EXERCISES ▸
a. Rewrite the mouse oviduct imaging text starting with "A frame from" and going on through "previously not achievable.", putting "abdominal imaging window" in place of "dorsal imaging window".
b. According to the mouse oviduct imaging text, where were the researchers who demonstrated the 3D imaging approach from?
c. Carry on the text about 3D imaging of the mouse oviduct from its last sentence.

The oviduct (or fallopian tube) serves as an environment for gamete transport, fertilization and preimplantation embryo development in mammals. Although there has been increasing evidence linking infertility with disrupted oviduct function, the specific roles that the oviduct plays in both normal and impaired reproductive processes remain unclear. The mouse is an important mammalian model to study human reproduction. However, most of the current analyses of the mouse oviduct rely on static histology or 2D visualization, and are unable to provide dynamic and volumetric characterization of this organ.

A frame from a 3D time‐lapse showing the ampulla tube and five positions (P1–P5) selected for analysis of the contraction wave

A team of researchers from the Baylor College of Medicine decided to address this limitation by demonstrating a 3D imaging approach that enables prolonged functional assessment of the mouse oviduct in vivo. By combining optical coherence tomography with a dorsal imaging window, this method allows for extended volumetric visualization of the oviduct dynamics, which was previously not achievable.

The approach is used for quantitative analysis of oviduct contraction, spatiotemporal characterization of cilia beat frequency and longitudinal imaging. This new approach is a useful in vivo imaging platform for a variety of live studies in mammalian reproduction.

COLLECTED MATERIAL ▸
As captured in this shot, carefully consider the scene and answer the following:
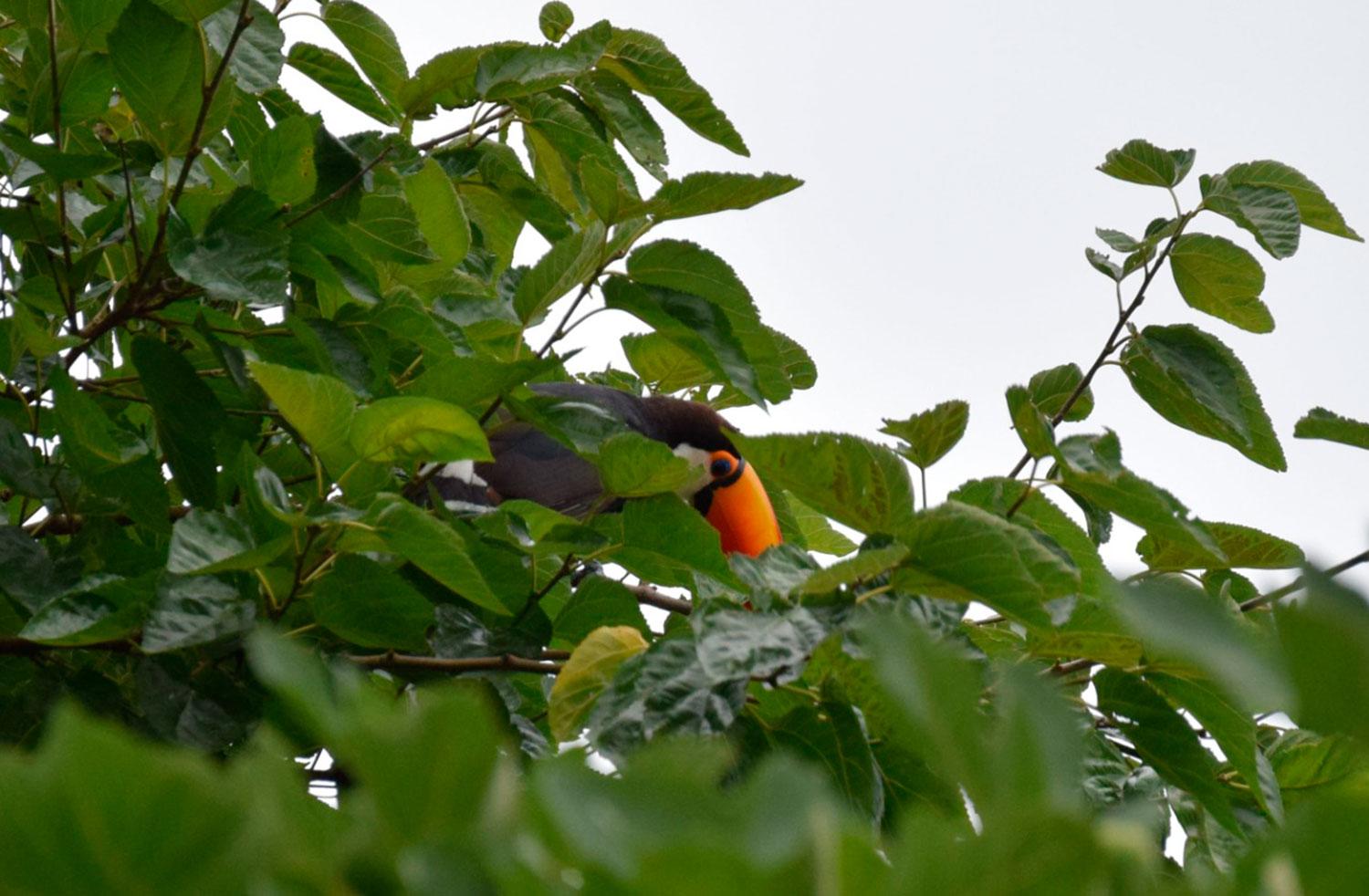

ANSWERS FOR EACH ITEM ▸
a.
A frame from a 3D time‐lapse showing the ampulla tube and five positions (P1–P5) selected for analysis of the contraction wave

A team of researchers from the Baylor College of Medicine decided to address this limitation by demonstrating a 3D imaging approach that enables prolonged functional assessment of the mouse oviduct in vivo. By combining optical coherence tomography with a abdominal imaging window, this method allows for extended volumetric visualization of the oviduct dynamics, which was previously not achievable.

b. Baylor College of Medicine

c.
The team presents a in vivo functional OCT assessment of the mouse oviduct through a dorsal imaging window, which allows for prolonged quantitative characterization of smooth muscle contraction and ciliary dynamics, as well as longitudinal analyses.

The 3D printed imaging window used in this study is inexpensive, easy to implant and convenient for prolonged and longitudinal imaging. Quantitative structural dynamics of the reproductive system, such as the velocity of the oviduct contraction wave, can be provided with this method as well.

“The major advantages of the presented method over the widely used bright‐field and fluorescence microscopy are the volumetric depth‐resolving capability and the non‐destructive mapping of CBF through the oviduct wall. This in vivo approach could be useful in studying dynamic aspects of normal reproductive events as well as investigating the effect of genetic and pharmacological manipulations” according to team member Irina Larina.